Taken together, our pilot study has presented unique data regarding the simultaneous use of multiple tracers for response monitoring. Using more than one tracer reveals potentially important information about tumor heterogeneity. It is apparent from our study as well as the other studies discussed that different tracers contribute distinctive information about the tumor phenotype, information that may differ between different histopatologic cancer types, as the studies by Bradshaw
et al. showed [
25,
26]. Furthermore, being markers of different molecular pathways within the tumor cells and their microenvironment, the individual tracers respond diversely to treatment, as seen in our study.
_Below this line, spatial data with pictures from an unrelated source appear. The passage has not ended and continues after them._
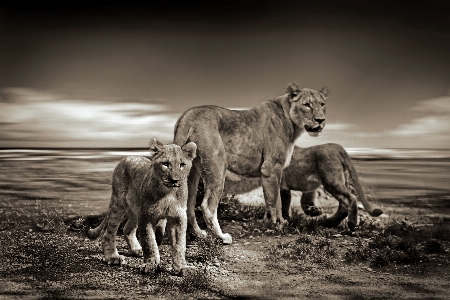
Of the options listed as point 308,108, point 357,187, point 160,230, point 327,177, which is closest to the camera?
point 160,230

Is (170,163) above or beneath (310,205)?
above

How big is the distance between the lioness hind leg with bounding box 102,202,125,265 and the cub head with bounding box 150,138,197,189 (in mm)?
558

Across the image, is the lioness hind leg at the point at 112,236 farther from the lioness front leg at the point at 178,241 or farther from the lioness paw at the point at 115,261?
the lioness front leg at the point at 178,241

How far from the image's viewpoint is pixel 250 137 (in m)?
5.42

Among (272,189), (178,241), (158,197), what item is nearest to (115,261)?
(178,241)

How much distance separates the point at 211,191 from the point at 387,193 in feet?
10.8

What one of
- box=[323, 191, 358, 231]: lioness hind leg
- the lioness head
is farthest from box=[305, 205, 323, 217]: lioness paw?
the lioness head

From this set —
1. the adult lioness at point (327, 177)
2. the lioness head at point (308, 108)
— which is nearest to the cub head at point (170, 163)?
the lioness head at point (308, 108)

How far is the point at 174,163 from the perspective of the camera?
3.91 m

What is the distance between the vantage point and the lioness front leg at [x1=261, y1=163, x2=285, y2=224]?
5.41 meters

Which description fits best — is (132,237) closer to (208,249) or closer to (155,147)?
(208,249)

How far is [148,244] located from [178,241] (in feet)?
0.74

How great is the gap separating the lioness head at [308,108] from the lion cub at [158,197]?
5.54 feet

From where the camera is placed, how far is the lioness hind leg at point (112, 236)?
431 centimetres
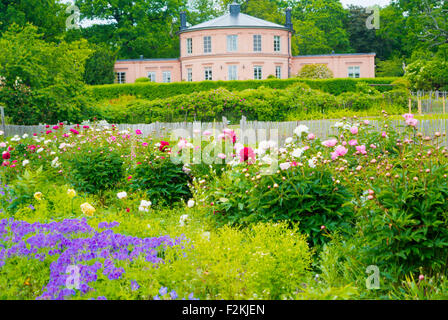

Thus, each tracer adds unique information when using more than one tracer for response monitoring. Further investigations including more canine patients are, however, necessary to elucidate the true value and benefits of using a combination of
18F-FDG,
18F-FLT, and
64Cu-ATSM PET/CT when monitoring response during radiotherapy and to verify the exact significance of using these tracers for individualized treatment planning. Another important aspect to consider is how to interpret the sum of information gained through multi-tracer imaging, and also further study which scan time points are most relevant for response evaluation and prediction of outcome.
Since the biological features of canine cancers resemble human cancers and similar therapies are used for solid tumors in dog and man, further canine studies evaluating multi-tracer PET/CT for therapy planning and response monitoring may give valuable information for both canine and human patients.